Сижу один. Нодье ушел по своим таинственным делам, о которых он не любит рассказывать. На днях я узнал, что Нодье – член Марсельского комитета коммунистической партии. Об этом мне под большим секретом сообщил Жан. Жан хороший, отзывчивый товарищ, хоть любит изображать из себя скептика. Это не мешает ему живо интересоваться всем тем, что творится вокруг, особенно если это касается рабочего движения. Я много раз заставал его за чтением «Юманите». По-моему, он в душе симпатизирует коммунистам и терпеть не может социалистов. Он сравнивает последних с бывшими борцами, которые от усиленного питания разжирели и на старости мечтают только о покое. По его словам, если кое-какие рабочие еще тянутся к ним, то это объясняется старыми традициями и той ловкостью, с которой вожди социалистов умеют обманывать рабочих.
6 января
Оказывается, Мурад и Мушег до сих пор мечтают о поездке в Советскую Армению, только не знают, как осуществить эту мечту. Они спрашивают моего совета, но что я могу им ответить? По-моему, это не так-то просто сделать. Я лично об этом пока не думаю. Раз мы оказались на чужбине, то можно и нужно бороться в рядах пролетариата той страны, где ты живешь, этим мы ускорим приближение желанного века. Так я им и ответил.

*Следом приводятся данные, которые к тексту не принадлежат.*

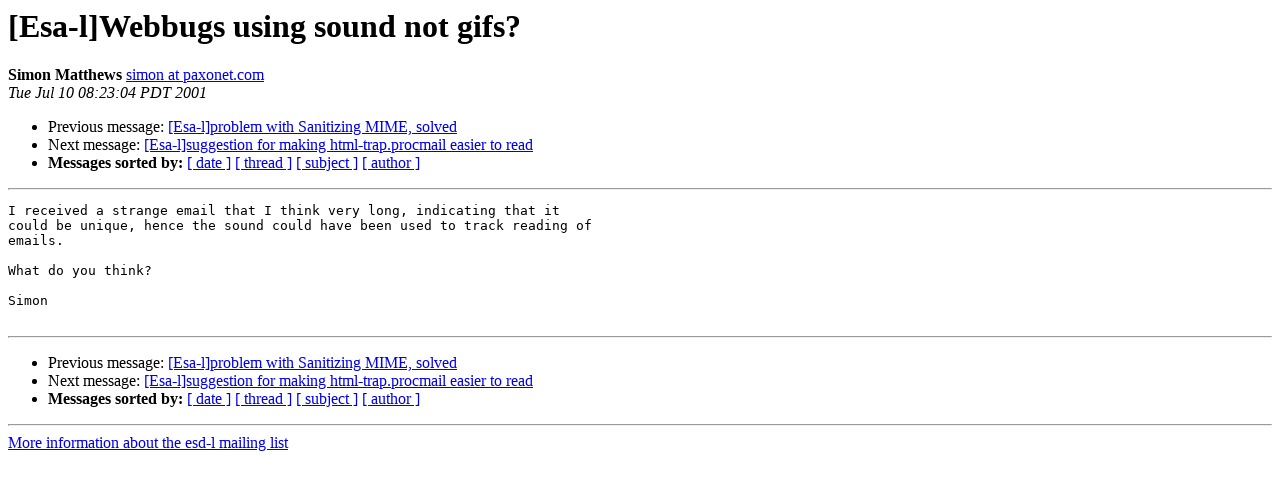

--- FILE ---
content_type: text/html; charset=UTF-8
request_url: http://www.impsec.org/pipermail/esd-l/2001-July/000607.html
body_size: 2414
content:
<!DOCTYPE HTML PUBLIC "-//W3C//DTD HTML 3.2//EN">
<HTML>
 <HEAD>
   <TITLE> [Esa-l]Webbugs using sound not gifs?
   </TITLE>
   <LINK REL="Index" HREF="index.html" >
   <LINK REL="made" HREF="mailto:esd-l%40impsec.org?Subject=%5BEsa-l%5DWebbugs%20using%20sound%20not%20gifs%3F&In-Reply-To=Pine.LNX.4.10.10107061830110.4984-100000%40gypsy.impsec.org">
   <META NAME="robots" CONTENT="index,nofollow">
   <META http-equiv="Content-Type" content="text/html; charset=us-ascii">
   <LINK REL="Previous"  HREF="000605.html">
   <LINK REL="Next"  HREF="000604.html">
 </HEAD>
 <BODY BGCOLOR="#ffffff">
   <H1>[Esa-l]Webbugs using sound not gifs?</H1>
    <B>Simon Matthews</B> 
    <A HREF="mailto:esd-l%40impsec.org?Subject=%5BEsa-l%5DWebbugs%20using%20sound%20not%20gifs%3F&In-Reply-To=Pine.LNX.4.10.10107061830110.4984-100000%40gypsy.impsec.org"
       TITLE="[Esa-l]Webbugs using sound not gifs?">simon at paxonet.com
       </A><BR>
    <I>Tue Jul 10 08:23:04 PDT 2001</I>
    <P><UL>
        <LI>Previous message: <A HREF="000605.html">[Esa-l]problem with Sanitizing MIME, solved
</A></li>
        <LI>Next message: <A HREF="000604.html">[Esa-l]suggestion for making html-trap.procmail easier to read
</A></li>
         <LI> <B>Messages sorted by:</B> 
              <a href="date.html#607">[ date ]</a>
              <a href="thread.html#607">[ thread ]</a>
              <a href="subject.html#607">[ subject ]</a>
              <a href="author.html#607">[ author ]</a>
         </LI>
       </UL>
    <HR>  
<!--beginarticle-->
<PRE>I received a strange email that I think very long, indicating that it
could be unique, hence the sound could have been used to track reading of
emails.

What do you think?

Simon

</PRE>

<!--endarticle-->
    <HR>
    <P><UL>
        <!--threads-->
	<LI>Previous message: <A HREF="000605.html">[Esa-l]problem with Sanitizing MIME, solved
</A></li>
	<LI>Next message: <A HREF="000604.html">[Esa-l]suggestion for making html-trap.procmail easier to read
</A></li>
         <LI> <B>Messages sorted by:</B> 
              <a href="date.html#607">[ date ]</a>
              <a href="thread.html#607">[ thread ]</a>
              <a href="subject.html#607">[ subject ]</a>
              <a href="author.html#607">[ author ]</a>
         </LI>
       </UL>

<hr>
<a href="http://ga.impsec.org/mailman/listinfo/esd-l">More information about the esd-l
mailing list</a><br>
</body></html>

Мураду повезло. Он там, в Ливане, неожиданно встретил Астхиг и женился на ней. У них даже дочь родилась. Я с завистью смотрел на фотографию, которую он мне прислал, где они сняты втроем. Жан тоже женился на своей Сюзанне и перешел жить к ней, только я оказался таким трусом, – скорее не я, а Жюли. Каждый раз, когда у нас начинается разговор на эту тему, она находит всякие доводы, чтобы оправдать свое упрямство.
– Женившись, мы с тобой будем в плену повседневных, мелочных забот, – сказала она вчера, – и перестанем быть борцами. Люди жертвуют большим, чем своим личным счастьем, – добавила она мягко.
Жюли – чудесная, разумная девушка, и я люблю ее больше всех на свете.
8 января
Я, кажется, начинаю разбираться в политике. Убежден, что только коммунисты имеют право называть себя партией рабочего класса, все остальные партии (а их у нас много) – анархисты, синдикалисты, радикалы, социалисты и пр. – так или иначе служат капиталистам и защищают буржуазный строй. Недавно коммунисты выступили с лозунгом организации Единого народного фронта против наступающей реакции. Вожаки социалистов, не говоря уже о других партиях, предпочитают соглашение с капиталистами объединению с коммунистами. Во всех вопросах, где только рабочие ведут борьбу против предпринимателей, социалисты всячески стараются сорвать единство рабочих, – так было еще совсем недавно, во время заключения нового коллективного договора. В то время когда коммунисты смело призывают рабочих к борьбе с капитализмом, с полицейским произволом, социалисты вступают с ними в соглашение. Уже один тот факт, что все репрессии властей направлены только против коммунистов, говорит о многом.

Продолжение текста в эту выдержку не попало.